Liz Truss’ salary is set by the Independent Parliamentary Standards Authority (IPSA).

It is not yet clear whether Liz Truss will claim the fulll salary to which she is entitled. In 2020-21, Boris Johnson chose to claim £75,440 out of a possible total of £79,936 earmarked specifically for his work as Prime Minister, in addition to that of his salary as an MP.

The earnings of former prime ministers 

The real earnings potential for prime ministers does though appear to come after they have left office.

All recent UK prime ministers have been able to command substantial sums for speaking engagements. Indeed the going rate for a lecture by a recent former Prime Minister is said to be in excess of £100,000.

Since leaving office, Theresa May is said to have earned well from a number of such lucrative engagements including her speech to the Ivy League University, Brown, in Rhode Island, America.  The Guardian newspaper claims that Theresa May has earned more than £2.1m since leaving office in July 2019.

In addition to speaking engagements, a former Prime Minister can expect to sign a lucrative book deal, and be courted for a number of advisory style appointments.
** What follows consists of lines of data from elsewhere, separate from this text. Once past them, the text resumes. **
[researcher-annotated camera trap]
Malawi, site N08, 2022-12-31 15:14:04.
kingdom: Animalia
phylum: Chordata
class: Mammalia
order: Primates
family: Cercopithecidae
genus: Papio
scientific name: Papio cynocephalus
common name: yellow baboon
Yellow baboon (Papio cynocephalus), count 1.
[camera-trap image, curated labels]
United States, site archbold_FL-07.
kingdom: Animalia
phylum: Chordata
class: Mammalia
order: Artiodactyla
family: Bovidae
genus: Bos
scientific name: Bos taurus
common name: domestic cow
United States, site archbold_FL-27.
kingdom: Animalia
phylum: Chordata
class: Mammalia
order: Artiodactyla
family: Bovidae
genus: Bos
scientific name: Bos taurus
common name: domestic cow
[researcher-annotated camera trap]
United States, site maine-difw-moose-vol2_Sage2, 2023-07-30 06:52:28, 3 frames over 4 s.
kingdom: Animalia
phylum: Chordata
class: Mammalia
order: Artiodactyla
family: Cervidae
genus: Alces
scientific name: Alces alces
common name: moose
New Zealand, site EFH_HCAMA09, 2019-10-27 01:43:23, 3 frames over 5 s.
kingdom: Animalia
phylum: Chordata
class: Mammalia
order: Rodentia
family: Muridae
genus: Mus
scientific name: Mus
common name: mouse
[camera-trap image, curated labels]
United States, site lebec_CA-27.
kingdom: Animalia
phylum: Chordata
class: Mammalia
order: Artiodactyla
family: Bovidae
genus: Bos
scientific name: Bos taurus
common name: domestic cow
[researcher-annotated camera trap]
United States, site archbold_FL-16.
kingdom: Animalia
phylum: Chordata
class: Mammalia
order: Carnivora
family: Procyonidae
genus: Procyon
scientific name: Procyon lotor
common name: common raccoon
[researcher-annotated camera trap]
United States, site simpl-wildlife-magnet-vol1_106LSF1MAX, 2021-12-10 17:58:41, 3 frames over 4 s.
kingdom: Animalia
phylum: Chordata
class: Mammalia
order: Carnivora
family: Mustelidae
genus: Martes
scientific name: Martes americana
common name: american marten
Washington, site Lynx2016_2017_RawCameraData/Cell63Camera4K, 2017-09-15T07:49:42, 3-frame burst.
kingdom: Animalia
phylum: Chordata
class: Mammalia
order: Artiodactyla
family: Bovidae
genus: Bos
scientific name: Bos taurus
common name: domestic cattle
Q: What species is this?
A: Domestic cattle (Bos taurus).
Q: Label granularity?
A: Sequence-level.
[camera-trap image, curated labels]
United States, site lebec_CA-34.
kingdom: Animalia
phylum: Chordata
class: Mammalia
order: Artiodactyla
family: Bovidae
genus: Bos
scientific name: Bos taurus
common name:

A former Prime Minister’s earnings are also likely to be influenced by their international recognition and longevity in the job. A highly recognisable figure around the world, this should bode particularly well, for Boris Johnson.

It is suggested that former Labour leader, Tony Blair, has though been the highest earning former Prime Minister in British history. He has previously been fated as the highest earning public speaker in the world. After leaving Downing Street, Blair secured well paid advisory roles with Zurich Financial Services and JP Morgan Chase. Back in 2014, Tony Blair was keen to insist that at that point, that his net worth was though less than £20 million.